GIVEN INSTRUCTION ::
Pull out each line in the items below that contains the string "instances", with case counting toward a match.

RECORDS FOR THE TASK ::
= = = =
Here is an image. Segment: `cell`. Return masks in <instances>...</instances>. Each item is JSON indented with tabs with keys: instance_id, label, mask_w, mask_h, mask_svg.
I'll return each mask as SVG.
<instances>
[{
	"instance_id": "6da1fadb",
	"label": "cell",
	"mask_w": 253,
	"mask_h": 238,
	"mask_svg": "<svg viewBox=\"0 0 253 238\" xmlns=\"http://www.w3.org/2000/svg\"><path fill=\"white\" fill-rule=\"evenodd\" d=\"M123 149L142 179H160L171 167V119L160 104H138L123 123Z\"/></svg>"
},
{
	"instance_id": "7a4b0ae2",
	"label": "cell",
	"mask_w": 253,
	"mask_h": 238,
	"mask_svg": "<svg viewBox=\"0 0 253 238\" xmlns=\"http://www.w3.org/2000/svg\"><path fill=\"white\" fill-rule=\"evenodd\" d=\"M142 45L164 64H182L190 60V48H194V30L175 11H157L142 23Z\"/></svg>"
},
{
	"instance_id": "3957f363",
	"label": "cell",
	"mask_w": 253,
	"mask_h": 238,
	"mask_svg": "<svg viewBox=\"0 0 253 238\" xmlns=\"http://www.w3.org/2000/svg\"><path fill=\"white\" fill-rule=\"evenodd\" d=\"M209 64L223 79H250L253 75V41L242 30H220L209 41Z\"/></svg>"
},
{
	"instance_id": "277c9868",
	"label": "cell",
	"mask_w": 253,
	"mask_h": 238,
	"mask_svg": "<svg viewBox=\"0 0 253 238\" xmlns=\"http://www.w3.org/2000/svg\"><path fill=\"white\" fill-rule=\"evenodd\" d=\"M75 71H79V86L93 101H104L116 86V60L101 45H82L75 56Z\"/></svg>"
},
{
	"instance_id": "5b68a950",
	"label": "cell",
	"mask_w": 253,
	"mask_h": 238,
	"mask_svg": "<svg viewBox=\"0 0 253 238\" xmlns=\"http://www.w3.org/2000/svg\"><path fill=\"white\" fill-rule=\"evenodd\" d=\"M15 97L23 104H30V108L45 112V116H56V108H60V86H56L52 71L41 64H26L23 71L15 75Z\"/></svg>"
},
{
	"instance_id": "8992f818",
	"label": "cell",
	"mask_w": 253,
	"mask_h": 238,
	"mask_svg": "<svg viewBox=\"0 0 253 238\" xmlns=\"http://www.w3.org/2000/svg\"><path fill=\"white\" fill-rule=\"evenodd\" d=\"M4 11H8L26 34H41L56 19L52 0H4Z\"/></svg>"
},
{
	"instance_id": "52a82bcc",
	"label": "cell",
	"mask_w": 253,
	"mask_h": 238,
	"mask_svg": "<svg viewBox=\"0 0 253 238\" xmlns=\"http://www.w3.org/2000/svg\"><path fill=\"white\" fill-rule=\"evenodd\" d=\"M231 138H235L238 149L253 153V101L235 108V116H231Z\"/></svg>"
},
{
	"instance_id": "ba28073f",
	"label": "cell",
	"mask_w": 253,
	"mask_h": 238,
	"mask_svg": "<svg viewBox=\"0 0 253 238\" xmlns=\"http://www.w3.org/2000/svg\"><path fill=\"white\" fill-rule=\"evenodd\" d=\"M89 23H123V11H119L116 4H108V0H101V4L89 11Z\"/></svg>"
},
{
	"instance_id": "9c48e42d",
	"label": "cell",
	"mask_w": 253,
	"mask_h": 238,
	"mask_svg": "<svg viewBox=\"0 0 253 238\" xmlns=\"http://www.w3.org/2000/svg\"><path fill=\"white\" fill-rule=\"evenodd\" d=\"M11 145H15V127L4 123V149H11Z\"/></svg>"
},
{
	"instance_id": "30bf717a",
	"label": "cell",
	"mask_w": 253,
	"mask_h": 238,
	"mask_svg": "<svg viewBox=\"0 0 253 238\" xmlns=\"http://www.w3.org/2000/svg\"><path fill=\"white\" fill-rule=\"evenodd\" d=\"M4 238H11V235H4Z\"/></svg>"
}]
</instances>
= = = =
TASK RESULT ::
Here is an image. Segment: `cell`. Return masks in <instances>...</instances>. Each item is JSON indented with tabs with keys: instance_id, label, mask_w, mask_h, mask_svg.
<instances>
</instances>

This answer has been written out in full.